[Start Data rows]

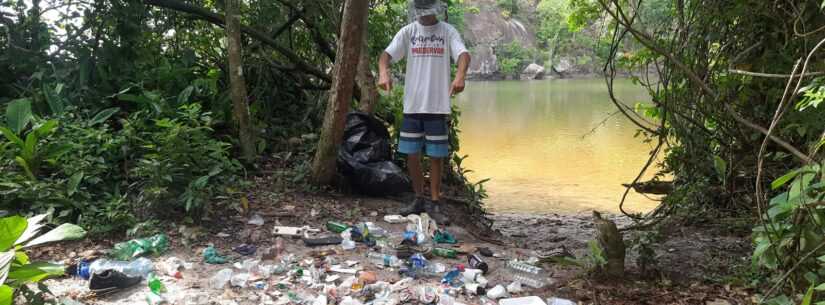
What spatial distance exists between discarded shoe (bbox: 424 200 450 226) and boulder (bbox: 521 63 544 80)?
40821 millimetres

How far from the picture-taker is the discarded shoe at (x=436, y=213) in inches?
148

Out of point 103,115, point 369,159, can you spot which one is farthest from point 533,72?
point 103,115

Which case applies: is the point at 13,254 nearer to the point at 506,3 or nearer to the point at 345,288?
the point at 345,288

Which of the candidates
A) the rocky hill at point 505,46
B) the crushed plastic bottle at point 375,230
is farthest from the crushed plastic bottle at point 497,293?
the rocky hill at point 505,46

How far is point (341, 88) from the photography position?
152 inches

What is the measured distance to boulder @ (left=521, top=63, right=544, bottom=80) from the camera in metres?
43.7

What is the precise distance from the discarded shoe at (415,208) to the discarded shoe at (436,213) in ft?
0.10

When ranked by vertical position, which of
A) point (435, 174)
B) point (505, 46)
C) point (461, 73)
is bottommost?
point (435, 174)

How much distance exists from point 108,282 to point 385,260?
1.24 meters

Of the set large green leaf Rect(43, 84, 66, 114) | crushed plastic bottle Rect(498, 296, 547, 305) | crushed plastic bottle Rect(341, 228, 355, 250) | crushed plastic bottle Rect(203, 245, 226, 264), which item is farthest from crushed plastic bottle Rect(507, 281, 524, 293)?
large green leaf Rect(43, 84, 66, 114)

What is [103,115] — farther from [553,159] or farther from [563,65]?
[563,65]

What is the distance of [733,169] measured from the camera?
4.11 meters

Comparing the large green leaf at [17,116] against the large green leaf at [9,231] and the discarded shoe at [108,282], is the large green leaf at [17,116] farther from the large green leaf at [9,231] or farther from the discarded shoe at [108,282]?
the large green leaf at [9,231]

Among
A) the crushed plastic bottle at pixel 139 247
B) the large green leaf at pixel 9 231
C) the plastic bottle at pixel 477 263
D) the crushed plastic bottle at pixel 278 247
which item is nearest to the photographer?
the large green leaf at pixel 9 231
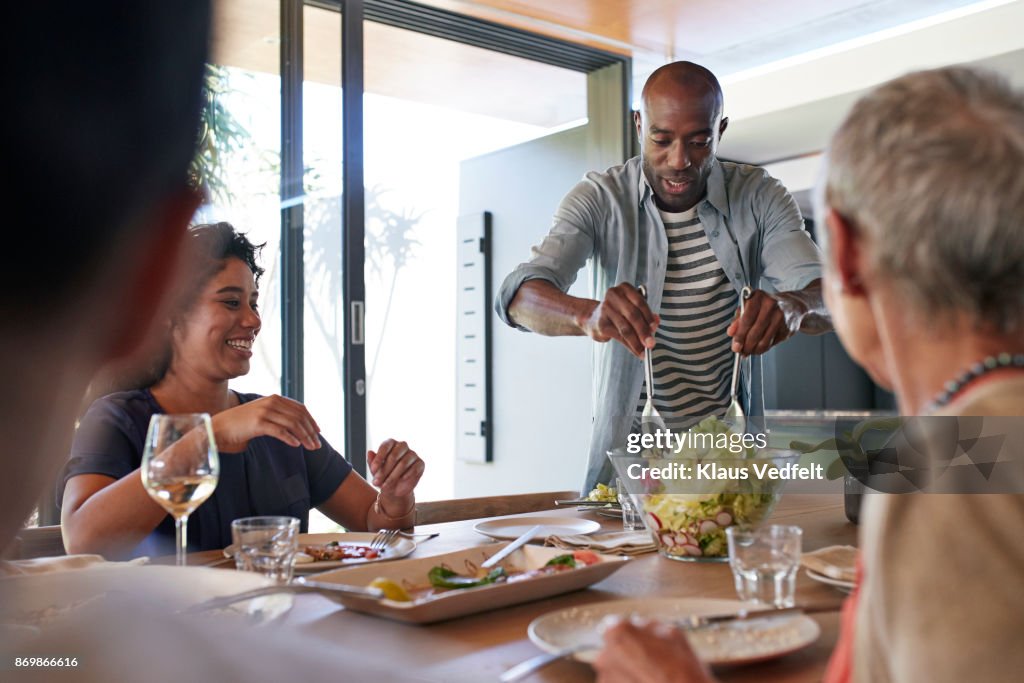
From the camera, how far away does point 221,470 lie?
194cm

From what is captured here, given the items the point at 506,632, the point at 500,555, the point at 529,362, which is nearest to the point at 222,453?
the point at 500,555

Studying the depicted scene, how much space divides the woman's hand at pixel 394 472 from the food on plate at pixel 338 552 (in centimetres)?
31

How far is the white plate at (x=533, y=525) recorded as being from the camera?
1.70 meters

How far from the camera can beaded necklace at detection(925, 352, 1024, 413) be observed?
66cm

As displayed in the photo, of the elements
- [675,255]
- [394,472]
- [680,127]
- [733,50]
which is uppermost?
[733,50]

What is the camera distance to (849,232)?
0.73 m

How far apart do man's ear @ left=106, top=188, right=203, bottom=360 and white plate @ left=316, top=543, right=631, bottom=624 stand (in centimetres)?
86

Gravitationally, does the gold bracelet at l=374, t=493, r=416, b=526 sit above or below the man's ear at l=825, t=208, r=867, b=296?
below

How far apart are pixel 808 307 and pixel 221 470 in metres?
1.37

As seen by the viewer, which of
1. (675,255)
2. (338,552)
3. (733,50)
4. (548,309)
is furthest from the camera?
(733,50)

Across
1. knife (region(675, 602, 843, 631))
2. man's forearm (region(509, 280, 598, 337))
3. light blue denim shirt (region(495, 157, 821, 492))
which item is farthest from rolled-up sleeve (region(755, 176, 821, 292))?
knife (region(675, 602, 843, 631))

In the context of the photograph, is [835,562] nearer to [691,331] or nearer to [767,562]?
[767,562]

[End Data rows]

[The problem] Identify each line in the items above that contains the string "left". Case counts, so match capital and lowercase letters exactly.

[Finished exercise]
What is the measured distance to boulder @ (left=521, top=63, right=544, bottom=80) from the camera in metres?
How far apart do man's ear @ left=106, top=188, right=203, bottom=360 and white plate @ left=316, top=543, right=631, bottom=624 stand (in centimetres)?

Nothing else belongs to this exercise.